::: Given text

Man burns woman alive in Brooklyn building lift

woman burnt in brooklyn building lift
Woman burnt in Brooklyn building lift
The surveillance video, its images disturbingly clear, ends with a woman being burned alive in the elevator of a Brooklyn apartment building on Saturday.

But in the beginning, it seemed routine: a man dressed as an exterminator, wearing gloves, with a protective mask perched atop his head and carrying a container on his back, takes the elevator to the fifth floor. Sometime later, an older woman carrying groceries took the same ride to the fifth floor.

Two cameras recording from different positions, one inside the small tiled elevator and another in a hallway, show the doors open and the man with the container approach. The man, who appeared to be in his 40s, first sprays the woman in the face, then douses her methodically from head to toe with what a city official said was an accelerant as she turned and cowered, raising her hands, the grocery bags hanging from her wrists.

::::::
::: Given records

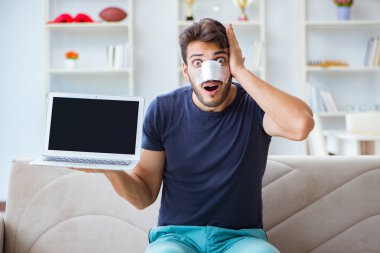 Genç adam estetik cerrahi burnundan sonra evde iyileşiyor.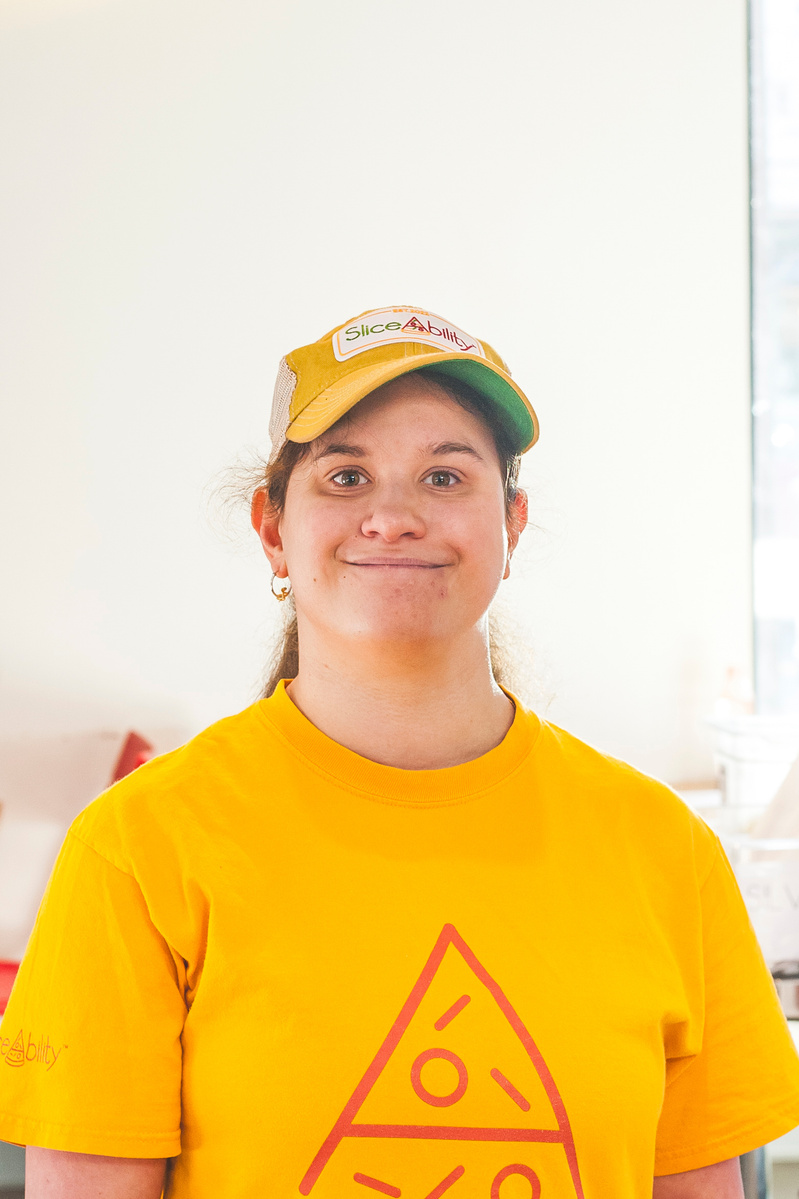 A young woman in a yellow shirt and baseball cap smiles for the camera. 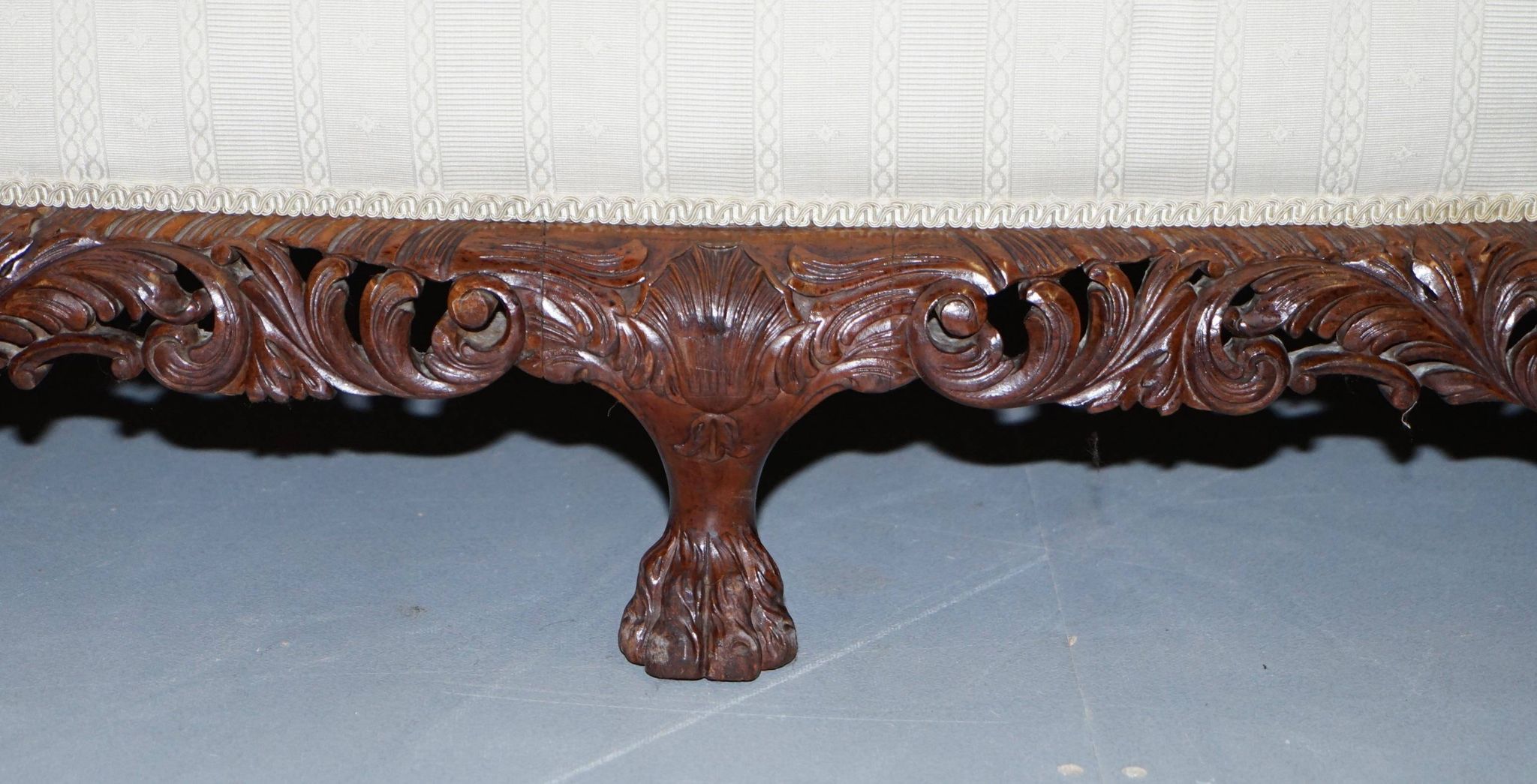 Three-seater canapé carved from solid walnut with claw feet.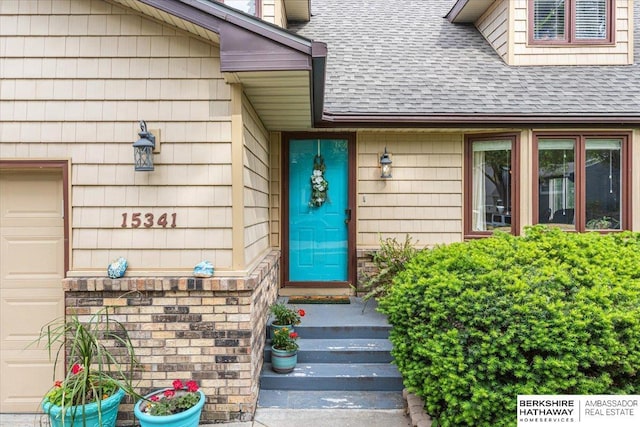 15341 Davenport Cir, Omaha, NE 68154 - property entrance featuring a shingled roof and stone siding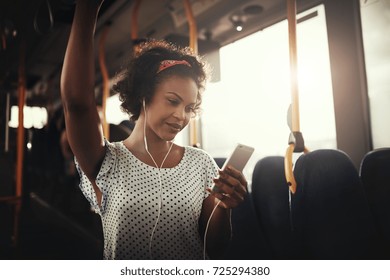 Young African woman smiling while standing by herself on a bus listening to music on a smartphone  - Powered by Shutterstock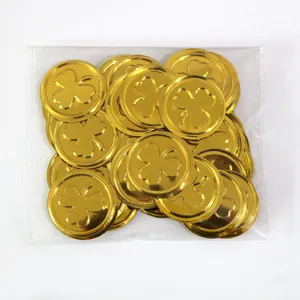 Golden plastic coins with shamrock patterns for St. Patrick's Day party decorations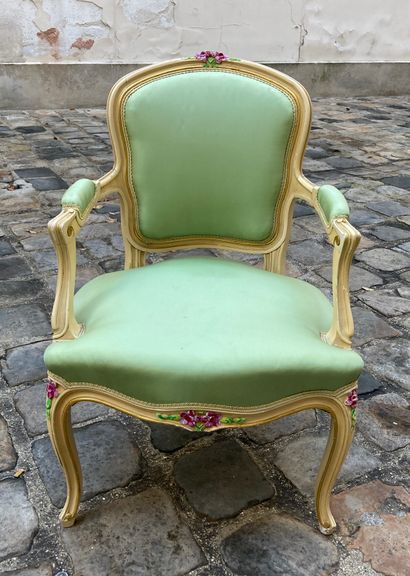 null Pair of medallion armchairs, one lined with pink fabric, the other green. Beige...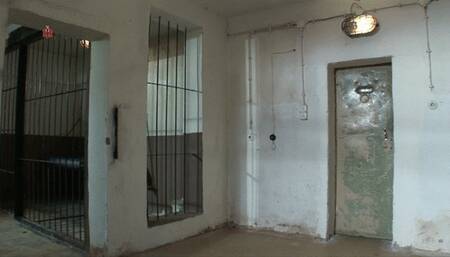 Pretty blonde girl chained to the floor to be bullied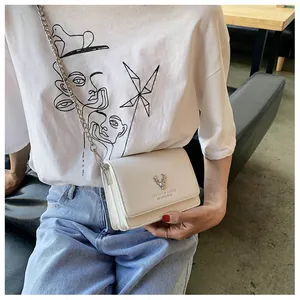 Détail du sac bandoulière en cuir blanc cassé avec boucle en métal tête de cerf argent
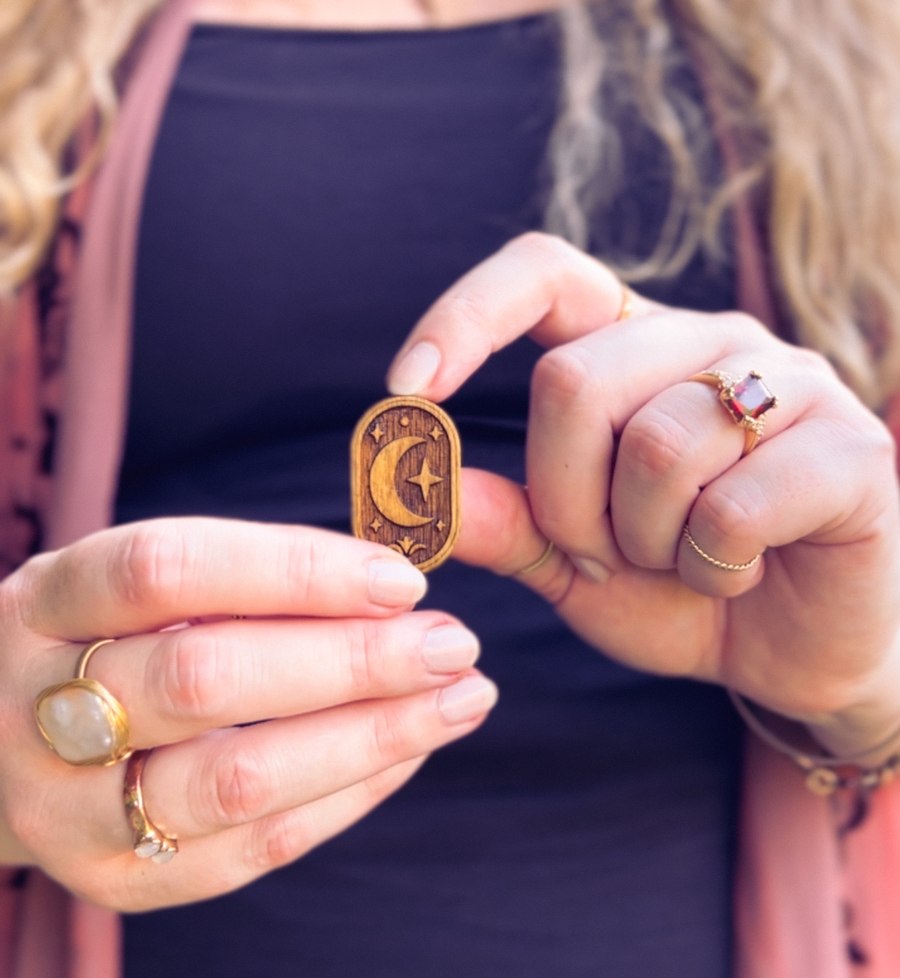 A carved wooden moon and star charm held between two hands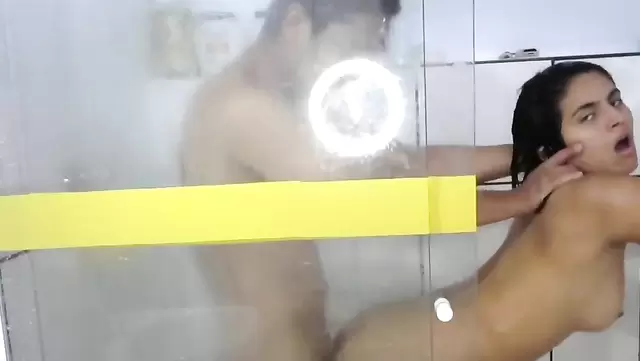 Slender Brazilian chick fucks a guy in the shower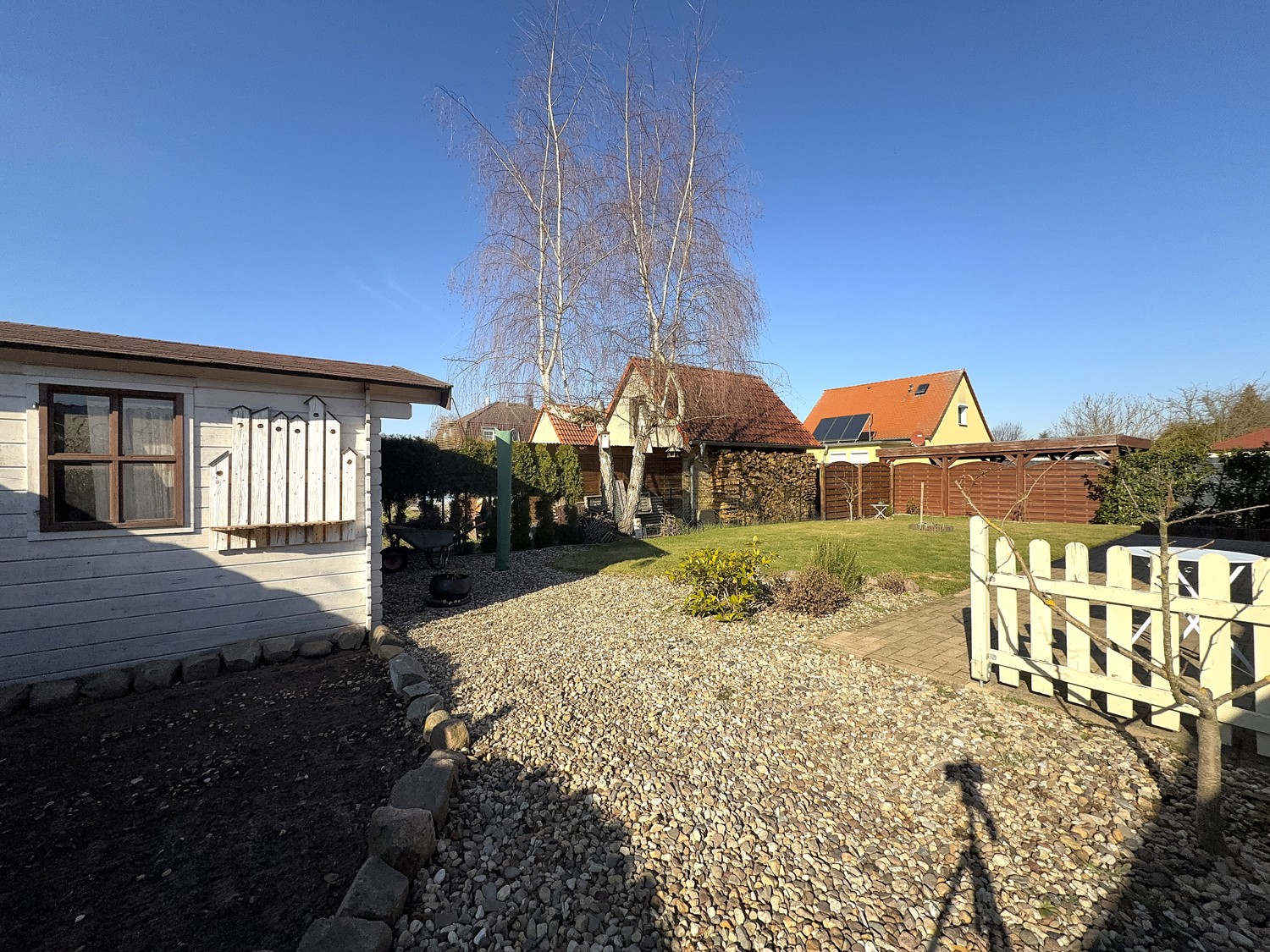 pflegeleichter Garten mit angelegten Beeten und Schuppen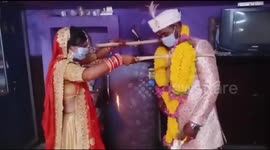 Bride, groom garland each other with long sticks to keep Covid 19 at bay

::::::

- **Work order 1**:
Based on the news report about the Brooklyn elevator attack, mark each statement yes or no, and quote the words from the report that decide it.
(a) The man in the video rode the elevator to the fifth floor.
(b) The woman who entered the elevator later was carrying groceries.
(c) A single camera recorded the scene.
- **Work order 2**: According to the news report about the Brooklyn elevator attack, who said the substance sprayed on the woman was an accelerant?
- **Work order 3**: Continue the news report about the Brooklyn elevator attack, beginning right after its final sentence.

- **Exercise output 1**:
(a) Yes: "takes the elevator to the fifth floor"
(b) Yes: "an older woman carrying groceries took the same ride to the fifth floor"
(c) No: "Two cameras recording from different positions"

- **Exercise output 2**: A city official.

- **Exercise output 3**:
Having cornered the woman in the elevator, the man struggles to light a barbecue lighter. He then ignites a Molotov cocktail - a wine or Champagne bottle filled with accelerant with a rag stuffed in its neck. He retreats and comes back again, spraying more liquid on his victim.

And suddenly the silent video goes white with a conflagration in the small space: the woman, on fire.

Investigators are poring over the footage, a disturbing silent film capturing what is perhaps a singular act of violence: a woman being burned alive. The crime took place on Saturday afternoon at 203 Underhill Avenue in Prospect Heights. The police identified the victim as Doris Gillespie, 64. One neighbour said that Gillespie was a postal worker.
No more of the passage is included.